“I can’t figure out what to give to my assistant”

I hear stories from time to time of executives who have an administrative assistant but never give her any work. They do everything themselves. Why? The reason is quite often something like this: “Well, I’m not sure what to give her. I’m not even sure how to hand it over.”

So, instead of becoming efficient with their time—doing the profit-making work that only they can do—theses execs do all the work.

Here’s how I work with new clients who are taking on an administrative assistant for the first time.

It’s called The Box Method.

Step 1: Get your to-do list out. Mark off the tasks or projects that are critical for your business’s or position’s survival. These are the “high value” activities.
You should be already keeping some kind of to-do list, so look it over and determine that tasks that absolutely must be done.

Here are some examples that might be critical for some businesses, but not necessarily for all: depositing checks, paying bills, creating proposals, filling out insurance forms, ordering supplies, creating a Facebook ad, hosting a webinar, working on a marketing campaign, researching a new technology, upgrading a piece of software.

You might even rank the tasks with an ABC rank—A is mission critical, B is important and C is if you have time.

Step 2: Now, take the same list and find the things you like to do and the things you hate to do. You can rank them, or use icons—heart for “love it” and an X for “hate it”.

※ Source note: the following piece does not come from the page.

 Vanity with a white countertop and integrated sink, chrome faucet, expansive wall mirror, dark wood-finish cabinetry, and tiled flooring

Let’s say you really love the marketing part of the job—you love writing ads, you love checking your ad stats, you love sending out emails to your list. But you hate accounting and paperwork.

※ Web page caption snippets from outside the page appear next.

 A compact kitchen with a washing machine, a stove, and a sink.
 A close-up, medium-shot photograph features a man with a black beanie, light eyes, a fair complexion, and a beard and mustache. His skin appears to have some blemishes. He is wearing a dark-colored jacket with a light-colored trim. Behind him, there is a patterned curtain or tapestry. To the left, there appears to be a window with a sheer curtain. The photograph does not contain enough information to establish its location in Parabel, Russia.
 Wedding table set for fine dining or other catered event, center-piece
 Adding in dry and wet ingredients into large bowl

In our examples above, depositing checks, filling out insurance forms and paying bills all get “hate it” rankings. Creating ads and working on a marketing campaign get high ranks for “love it”

Step 3: List all the tasks that you hate that are mission critical. These are what you have to outsource!

If it has to get done, but you drag your feet doing it, it needs to get off your plate. That frees up time for you to do more of what you love, and more of the profit-making activities.

It seems like a simple formula, but it works.

Here it is in graphical form

The Box Method

The “High Value/Hate doing it” box is where you should start outsourcing.
The other boxes are interesting too—work that is high value that you enjoy doing is your sweet spot. Focus on that kind of work for yourself.

The low value activities that you like doing are time wasters, like commenting on Facebook and watching Youtube.

There’s not a lot that goes into the “low value/hate doing it” box. Usually these sorts of things are obligations that others put on you, but you really don’t need to do.

When you start working with an administrative assistant, you’ll get the best results if you start by outsourcing the high value tasks that you don’t enjoy.